**TASK OBJECTIVE:**
The answer must consist of every line in the records that contains the word "catalogue".

**SOURCE MATERIAL:**
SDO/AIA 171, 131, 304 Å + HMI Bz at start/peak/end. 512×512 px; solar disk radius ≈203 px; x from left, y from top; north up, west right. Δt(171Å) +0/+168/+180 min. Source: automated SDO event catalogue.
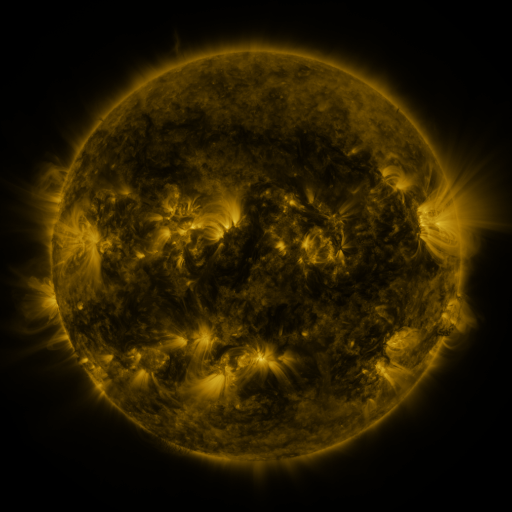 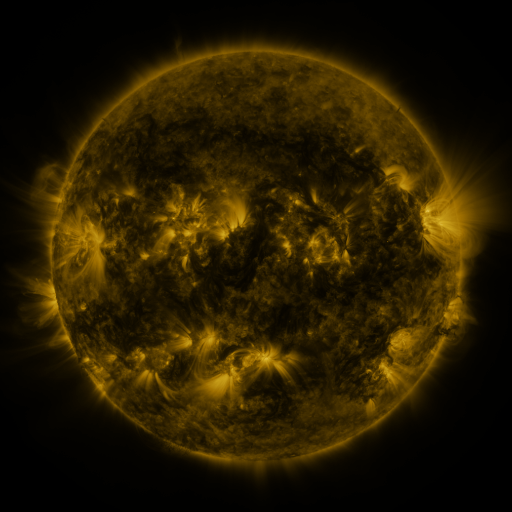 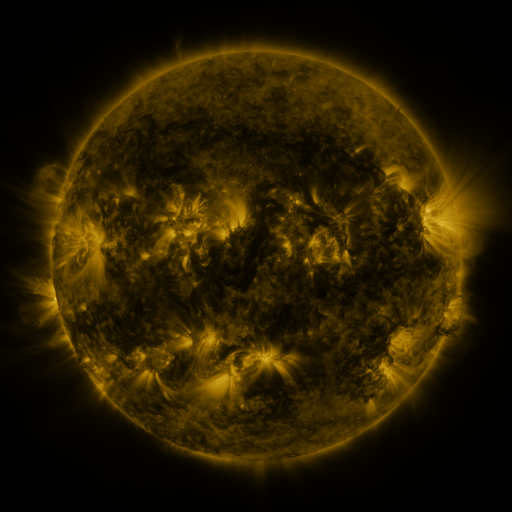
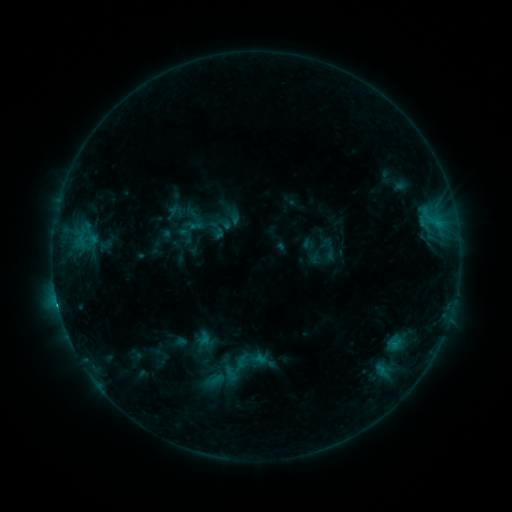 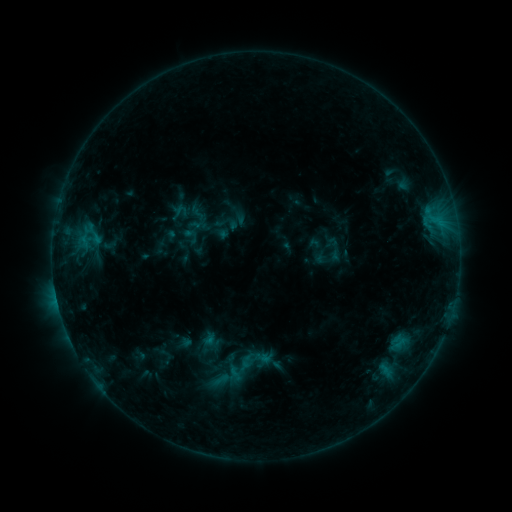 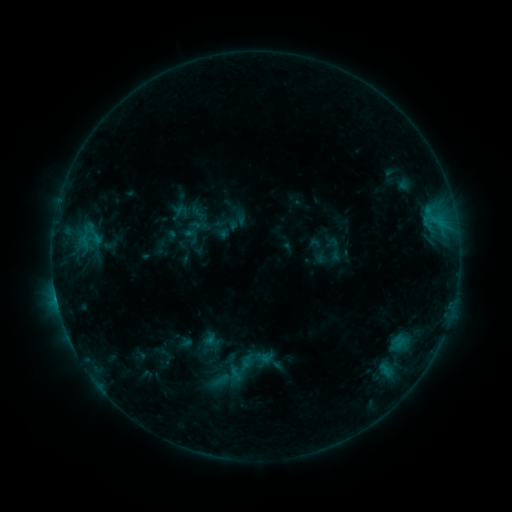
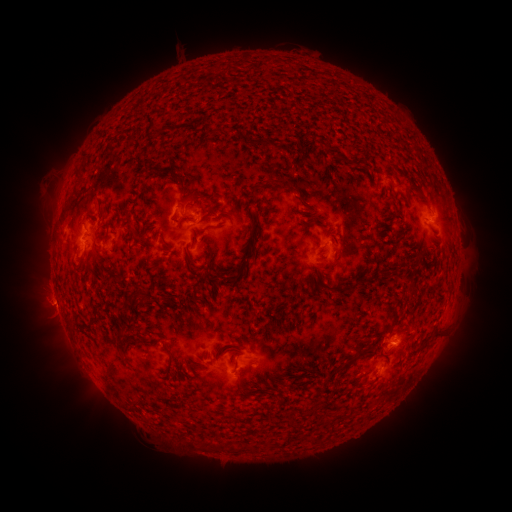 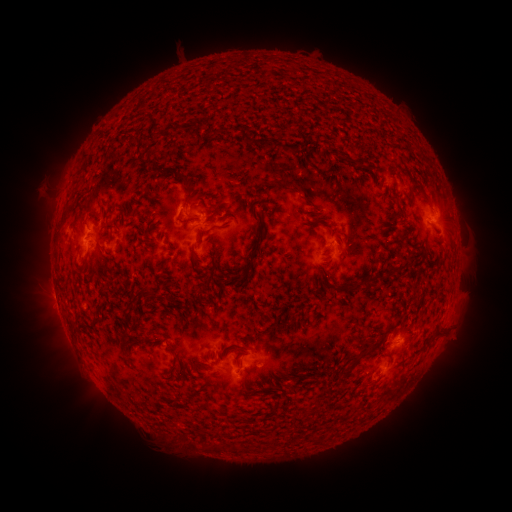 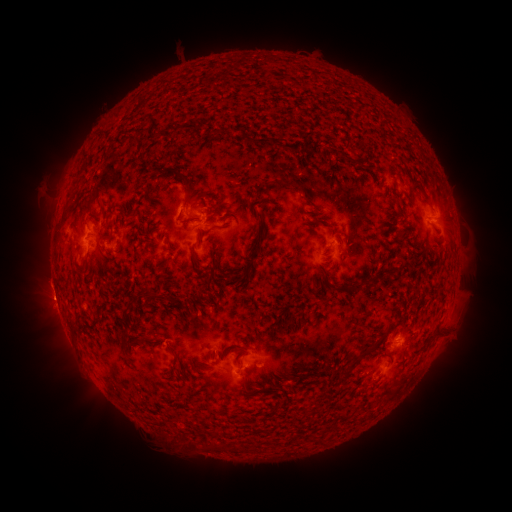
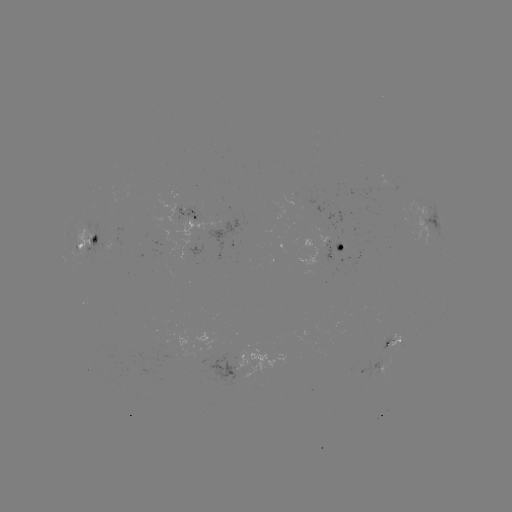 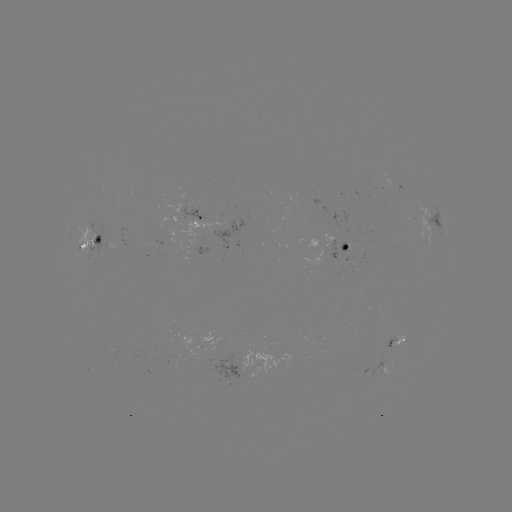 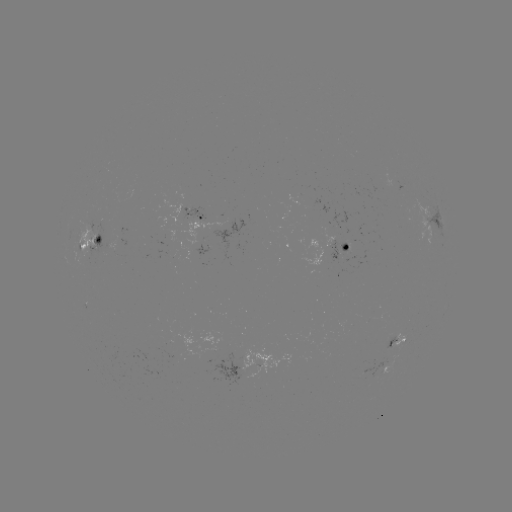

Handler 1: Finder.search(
==
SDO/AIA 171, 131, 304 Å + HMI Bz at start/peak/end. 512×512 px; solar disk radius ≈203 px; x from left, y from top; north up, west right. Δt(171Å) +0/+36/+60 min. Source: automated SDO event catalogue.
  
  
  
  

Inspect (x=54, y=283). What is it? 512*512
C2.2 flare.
...
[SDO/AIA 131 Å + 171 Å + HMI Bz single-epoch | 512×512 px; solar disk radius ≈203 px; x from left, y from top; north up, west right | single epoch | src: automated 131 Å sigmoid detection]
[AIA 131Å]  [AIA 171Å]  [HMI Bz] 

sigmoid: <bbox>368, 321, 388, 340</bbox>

**ANSWER BOX:**
SDO/AIA 171, 131, 304 Å + HMI Bz at start/peak/end. 512×512 px; solar disk radius ≈203 px; x from left, y from top; north up, west right. Δt(171Å) +0/+168/+180 min. Source: automated SDO event catalogue.
SDO/AIA 171, 131, 304 Å + HMI Bz at start/peak/end. 512×512 px; solar disk radius ≈203 px; x from left, y from top; north up, west right. Δt(171Å) +0/+36/+60 min. Source: automated SDO event catalogue.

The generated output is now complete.